Dealing with grief and loss
What is grief?
Grief is the response to significant loss - usually (but not limited to) a loved one. This includes a combination of thoughts, behaviors, emotions and physiological changes that help us survive and adapt to the loss experienced.
Is it normal?
Grief is an extremely normal experience. It is our body’s way of dealing with the pain of a loss and a necessary process for our health to be restored. It cannot be cured or fixed.
How long will it take?
We cannot just “move on” from losing someone significant. The process and duration of grief is very subjective, and should not be based on some schedule.
Is there a right way to take the loss?
Our grief experience can be very subjective - tears would be visible for some, absent for some others. There is no right way to grieve
What can I do for someone who has experienced / might experience someone’s loss?
Listen to them. Provide a safe space and time for them to express whatever they are going through (if they wish to). Avoid commenting on how they should be feeling, or what they should be thinking.
Is it ok for me to feel scared for me and my family on seeing others’ losses and suffering?
It is completely understandable in the current scenario to feel anxious about a loved one’s loss. Even the threat of loss can involve grief response
Coping with grief
- Take some time off to process this sudden change.
- Acknowledge that you have experienced a loss, and give yourself the time and space to grieve.
- Spare some time for yourself and sit with your feelings (Body scan can be helpful as an activity).
- Try to feel your emotions completely, even if it will seem difficult.
- Unload your emotional baggage by talking to someone or writing instead of suppressing.

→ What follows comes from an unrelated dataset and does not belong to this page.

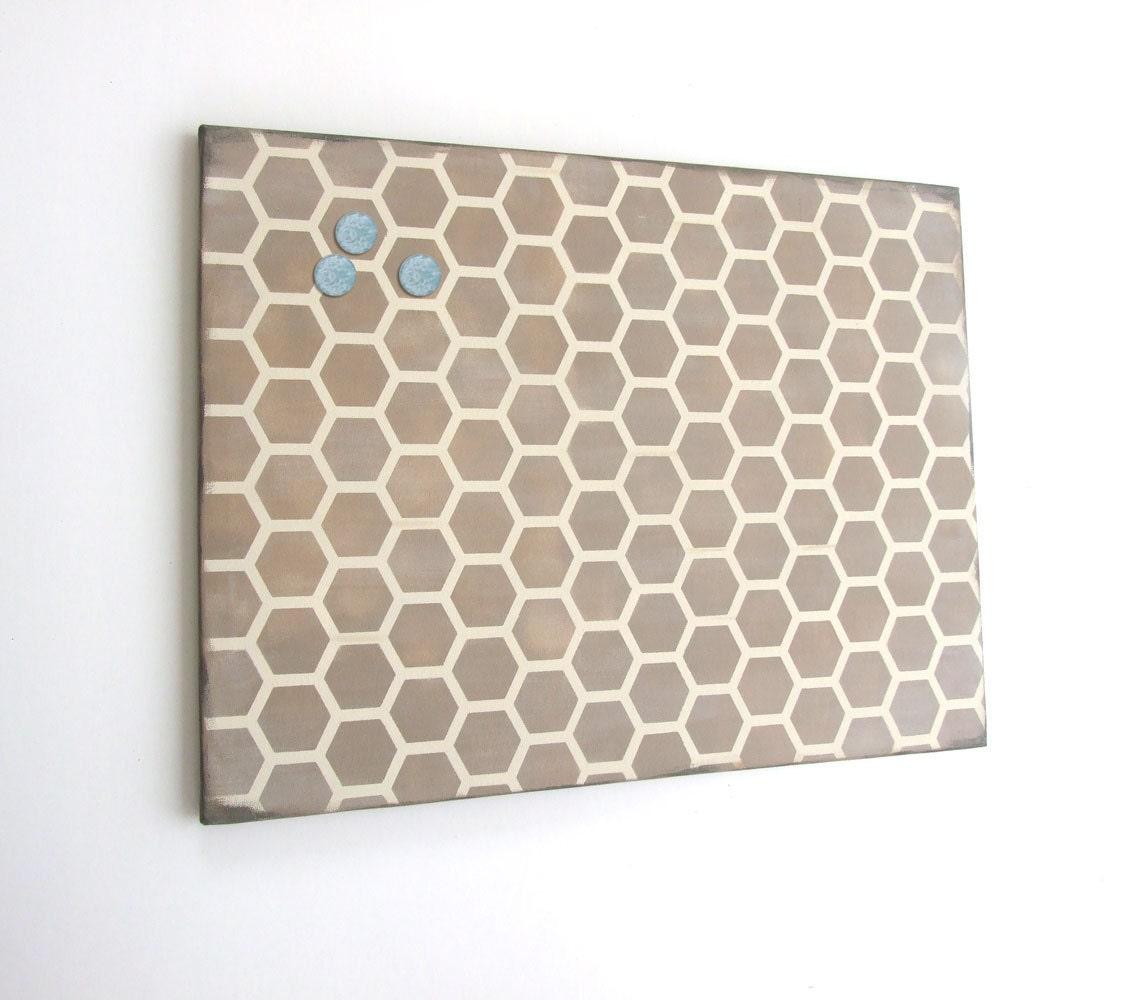 unique decorative magnetic memo board with 3 1 inch glass. Black Bedroom Furniture Sets. Home Design Ideas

- Keep a check on your thoughts. See if these thoughts are helping you or not.
- Engage in activities that make you feel good about yourself.
Unfinished Mourning and Incomplete Grief:
Due to the pandemic, many of us are missing opportunities and space to grieve the loss of our loved ones.

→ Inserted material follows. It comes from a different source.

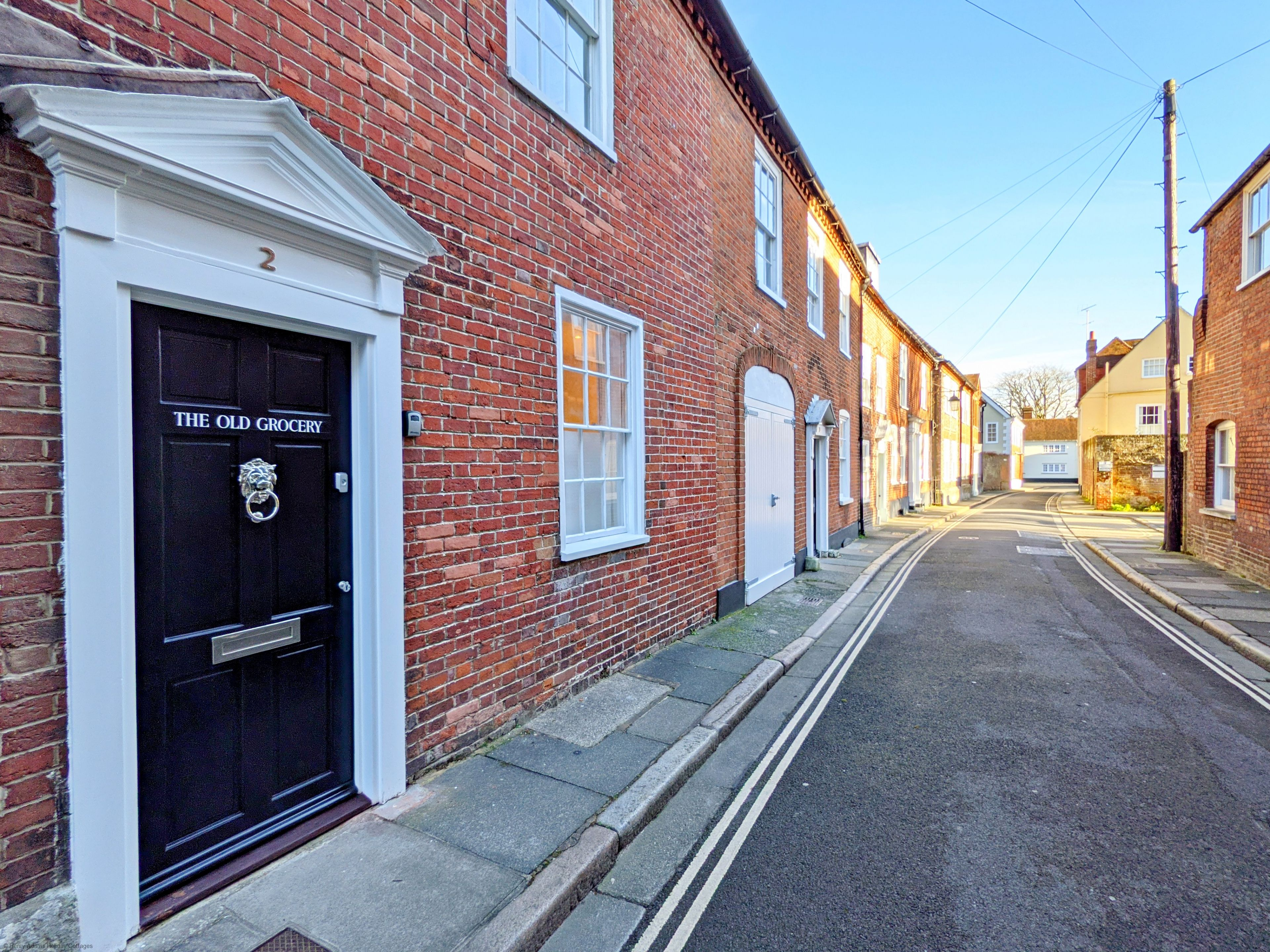 The Old Grocery , Chichester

Lockdown and ongoing crises have restricted our social experiences like taking part in rituals, ceremonies or just being around relatives and friends. This may further lead to a sense of unfinished business in bereavement, as we are not able to share loss with others, express or receive support, care and love.
Lack of acknowledgement, validation from the support system while experiencing a sudden loss because of distance can make us feel emotionally overwhelmed and exhausted.

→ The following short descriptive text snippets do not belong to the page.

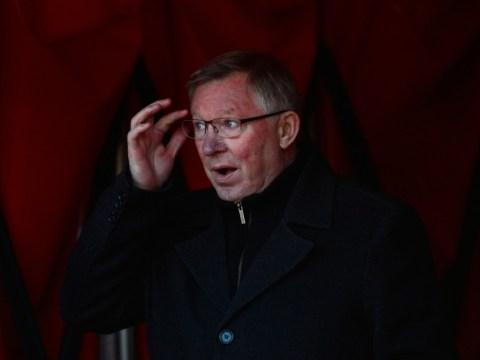 Sir Alex Ferguson: I've never watched Manchester derby hammering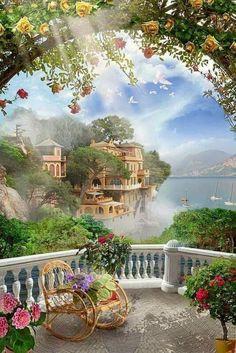 belles images - Page 3 Fantasy Landscape, Landscape Art, Landscape Paintings, Fantasy Art, Beautiful Nature Wallpaper, Beautiful Paintings, Beautiful Landscapes, Beautiful Sites, Beautiful Gardens
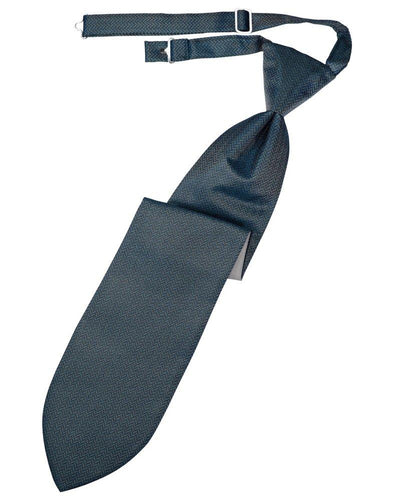 Haze Blue Herringbone Long Tie - Tuxedo Club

Incomplete grief can interfere with our day-to-day life, making it important for us to address it.
We understand it is difficult but you are not alone.
Ways to process grief for your own self:
- Sharing Stories: Grieving people benefit from telling and retelling the history, describing the characteristics of the loved one(s), the circumstances of death and loss.
- Talking about change and loss: One can talk about what they will miss in their life and how different life will be without the deceased.
- Writing a letter: Writing what we missed out on telling them and giving yourself the opportunity to express those unfinished conversations.
- Preserving Memories: Not everything has been lost. Make a memory box or folder that has reminders of the person who has died. Include mementos, photos, quotes, or whatever you choose. You can also continue doing rituals that you would do with your loved one to celebrate what they liked.
- Asking for support: Reaching out to people you consider safe and approachable and let them know what support you need
Supporting your loved ones experiencing grief
It is normal to feel helpless for not being around your loved ones who are experiencing loss, but there are ways you can support them.
- Give them space to talk about loss and feelings,
- Connect regularly to check-in with them,
- Ask how they would like to be cared,
- Figure out ways to help them meet basic needs, create a space for them to reach out to you.